### Written request
State how many lines of the material below contain the string "foliage", counting only matches with the same case. Reply with the number alone.

### Supplied material
>> Start

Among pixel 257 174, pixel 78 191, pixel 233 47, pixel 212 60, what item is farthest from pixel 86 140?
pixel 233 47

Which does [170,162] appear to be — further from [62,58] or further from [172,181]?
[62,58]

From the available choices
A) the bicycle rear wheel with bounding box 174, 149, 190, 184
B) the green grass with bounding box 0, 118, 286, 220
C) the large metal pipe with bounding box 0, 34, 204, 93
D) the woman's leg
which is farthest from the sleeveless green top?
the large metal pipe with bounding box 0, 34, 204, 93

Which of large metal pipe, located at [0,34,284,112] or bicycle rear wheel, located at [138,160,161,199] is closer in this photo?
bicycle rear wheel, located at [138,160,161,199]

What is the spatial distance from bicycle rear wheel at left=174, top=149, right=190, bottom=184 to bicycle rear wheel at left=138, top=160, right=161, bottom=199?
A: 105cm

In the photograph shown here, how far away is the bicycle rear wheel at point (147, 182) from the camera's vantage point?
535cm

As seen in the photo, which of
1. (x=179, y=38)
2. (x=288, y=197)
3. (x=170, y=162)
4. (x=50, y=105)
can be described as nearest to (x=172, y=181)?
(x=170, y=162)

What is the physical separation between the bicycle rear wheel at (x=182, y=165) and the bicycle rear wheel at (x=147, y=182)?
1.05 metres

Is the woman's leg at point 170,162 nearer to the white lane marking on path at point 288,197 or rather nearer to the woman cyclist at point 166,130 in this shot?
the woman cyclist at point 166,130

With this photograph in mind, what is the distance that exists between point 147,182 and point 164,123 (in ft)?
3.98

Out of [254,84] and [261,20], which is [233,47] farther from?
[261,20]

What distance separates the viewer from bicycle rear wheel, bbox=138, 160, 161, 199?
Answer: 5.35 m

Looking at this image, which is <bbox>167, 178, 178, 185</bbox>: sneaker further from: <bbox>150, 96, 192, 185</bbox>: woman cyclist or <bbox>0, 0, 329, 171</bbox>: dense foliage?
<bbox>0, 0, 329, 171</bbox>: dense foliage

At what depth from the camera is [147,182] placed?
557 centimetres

>> End
>> Start

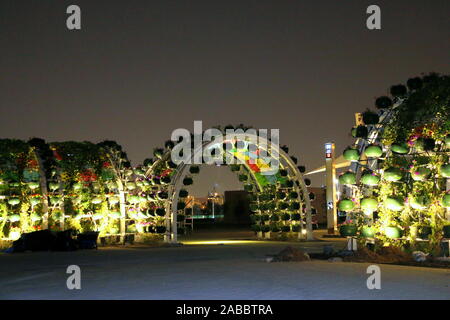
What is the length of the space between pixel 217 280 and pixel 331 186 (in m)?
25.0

>> End

### Exercise response
2